Sadly, that is not always the case with those numbered among the faithful. Rather than have a heart for the lost and the mire of sin they wallow in, there is a tendency to place a focus on identifying their sinfulness, forgetting but for God’s grace we would all still be in the horrible quagmire of our own sin. By merely pointing out what is wrong with a particular worldview a person holds, many feel that they have completed their Great Commission calling. They have fallen into the trap of seeing only the distance that separates them from others, rather than view the bridge provided by Jesus Himself. Our calling is to understand the premises behind false worldviews and determine how to penetrate them with God’s Word of promise and truth.

When we succumb to what makes us different (the godly vs. the ungodly), rather than what we have in common (a joint need for the salvific work of Jesus), we play into societal forces that win by default if they can get opposing groups to fight against one another. Therefore, skin color becomes a dividing line, or gender, or economic level, or even an opposing religious belief. If we take our eyes off our primary task—seeking and furthering the Kingdom of God—we can become pawns in someone else’s game.

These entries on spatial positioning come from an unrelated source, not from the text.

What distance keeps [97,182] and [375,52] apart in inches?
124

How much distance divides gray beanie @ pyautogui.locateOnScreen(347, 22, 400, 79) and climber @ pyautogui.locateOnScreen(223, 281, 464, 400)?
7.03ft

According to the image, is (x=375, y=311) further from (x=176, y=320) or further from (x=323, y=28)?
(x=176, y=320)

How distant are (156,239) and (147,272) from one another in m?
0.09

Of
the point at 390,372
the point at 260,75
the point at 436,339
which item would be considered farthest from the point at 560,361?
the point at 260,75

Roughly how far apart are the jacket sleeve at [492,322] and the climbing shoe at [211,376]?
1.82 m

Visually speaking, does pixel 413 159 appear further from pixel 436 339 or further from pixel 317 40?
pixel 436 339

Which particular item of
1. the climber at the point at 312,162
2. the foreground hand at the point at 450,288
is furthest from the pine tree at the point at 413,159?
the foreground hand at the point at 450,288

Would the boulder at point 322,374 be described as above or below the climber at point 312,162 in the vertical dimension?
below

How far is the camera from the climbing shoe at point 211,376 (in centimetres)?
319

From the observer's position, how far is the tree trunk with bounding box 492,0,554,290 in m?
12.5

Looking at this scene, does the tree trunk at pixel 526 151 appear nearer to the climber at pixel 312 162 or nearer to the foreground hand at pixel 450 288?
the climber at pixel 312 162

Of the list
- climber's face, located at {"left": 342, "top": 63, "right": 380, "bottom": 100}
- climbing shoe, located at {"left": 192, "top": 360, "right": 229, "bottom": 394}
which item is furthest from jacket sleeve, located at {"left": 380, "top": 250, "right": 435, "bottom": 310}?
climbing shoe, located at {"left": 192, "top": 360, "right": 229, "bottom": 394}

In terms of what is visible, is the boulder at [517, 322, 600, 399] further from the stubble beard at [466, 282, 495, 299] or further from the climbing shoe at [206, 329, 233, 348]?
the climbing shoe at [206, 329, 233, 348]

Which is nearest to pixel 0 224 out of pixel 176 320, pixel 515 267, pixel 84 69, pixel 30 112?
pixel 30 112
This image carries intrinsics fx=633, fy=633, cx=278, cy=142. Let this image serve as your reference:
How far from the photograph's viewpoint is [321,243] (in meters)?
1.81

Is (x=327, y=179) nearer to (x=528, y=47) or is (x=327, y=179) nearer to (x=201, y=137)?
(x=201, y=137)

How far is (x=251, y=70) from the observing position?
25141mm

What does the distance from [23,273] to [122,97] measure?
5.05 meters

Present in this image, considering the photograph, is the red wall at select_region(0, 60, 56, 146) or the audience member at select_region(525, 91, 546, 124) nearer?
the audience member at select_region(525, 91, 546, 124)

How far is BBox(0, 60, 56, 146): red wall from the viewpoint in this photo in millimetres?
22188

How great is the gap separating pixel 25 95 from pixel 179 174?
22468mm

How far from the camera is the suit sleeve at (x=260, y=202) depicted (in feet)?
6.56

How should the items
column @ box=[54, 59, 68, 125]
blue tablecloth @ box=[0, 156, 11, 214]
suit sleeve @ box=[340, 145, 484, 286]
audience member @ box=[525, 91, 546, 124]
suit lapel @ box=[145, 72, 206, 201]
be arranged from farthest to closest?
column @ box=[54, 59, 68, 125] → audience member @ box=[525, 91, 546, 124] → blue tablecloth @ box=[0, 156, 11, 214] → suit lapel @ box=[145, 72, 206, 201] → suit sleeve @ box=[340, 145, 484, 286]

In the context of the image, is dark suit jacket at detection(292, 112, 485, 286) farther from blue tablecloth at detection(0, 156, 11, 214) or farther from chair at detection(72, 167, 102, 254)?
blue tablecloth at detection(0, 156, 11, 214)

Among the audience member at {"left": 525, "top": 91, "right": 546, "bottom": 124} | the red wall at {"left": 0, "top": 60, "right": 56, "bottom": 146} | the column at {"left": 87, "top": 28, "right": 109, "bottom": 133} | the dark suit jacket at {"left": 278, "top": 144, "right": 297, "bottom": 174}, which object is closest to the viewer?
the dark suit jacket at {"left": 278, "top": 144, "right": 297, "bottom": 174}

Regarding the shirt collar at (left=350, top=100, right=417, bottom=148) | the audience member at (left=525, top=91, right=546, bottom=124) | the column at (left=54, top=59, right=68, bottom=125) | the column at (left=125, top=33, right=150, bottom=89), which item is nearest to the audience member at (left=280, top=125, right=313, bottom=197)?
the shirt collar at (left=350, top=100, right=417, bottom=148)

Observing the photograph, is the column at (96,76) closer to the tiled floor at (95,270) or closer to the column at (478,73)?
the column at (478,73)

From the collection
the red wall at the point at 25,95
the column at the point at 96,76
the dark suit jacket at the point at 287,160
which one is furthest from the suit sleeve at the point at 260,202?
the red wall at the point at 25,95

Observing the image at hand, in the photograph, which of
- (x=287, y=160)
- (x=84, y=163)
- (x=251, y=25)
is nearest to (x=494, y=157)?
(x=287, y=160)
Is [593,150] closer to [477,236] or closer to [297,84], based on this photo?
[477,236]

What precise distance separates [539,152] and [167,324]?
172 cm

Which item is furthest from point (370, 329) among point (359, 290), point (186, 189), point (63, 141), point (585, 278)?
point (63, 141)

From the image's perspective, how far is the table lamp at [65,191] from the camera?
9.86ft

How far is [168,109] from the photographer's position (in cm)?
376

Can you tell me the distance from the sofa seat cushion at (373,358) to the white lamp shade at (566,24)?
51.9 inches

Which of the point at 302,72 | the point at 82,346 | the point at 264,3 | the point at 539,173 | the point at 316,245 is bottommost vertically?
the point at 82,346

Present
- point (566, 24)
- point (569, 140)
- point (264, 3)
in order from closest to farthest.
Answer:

As far back as the mid-twentieth century, R. J. Rushdoony spoke about the collapse of humanism. Those who walked by sight rather than faith thought him to be deluded at best and demented at worst. What they did not perceive was that he looked at the world through the promises of God and the law of God, having full confidence in the veracity of what God said over what he saw with his own eyes. He correctly concluded,

The death of an age is a bloody business. Men, disillusioned with the promises of their faith, yet unwilling to surrender them, strike out at everything in rage and in frustration. Like a rudderless ship, the civilization loses its direction and is driven by events instead of driving through them. Today, in the last days of humanism, as men steadily destroy their world, it is important for us to understand the meaning of the times and act in terms of that knowledge. The humanists in their blindness celebrate “the death of God” when it is, in fact, the death of humanism and their own funeral they are racing to in their heedless course.1

Those who were raised and educated with the false hopes of humanism, continue to experience dissonance between the promises made to them by public school teachers, media superstars, and politicians, and the abysmal realities of modern culture. As Rushdoony points out, we must approach those outside the covenant personally convinced of their progressive march toward suicide, so we can effectively be change agents in the culture.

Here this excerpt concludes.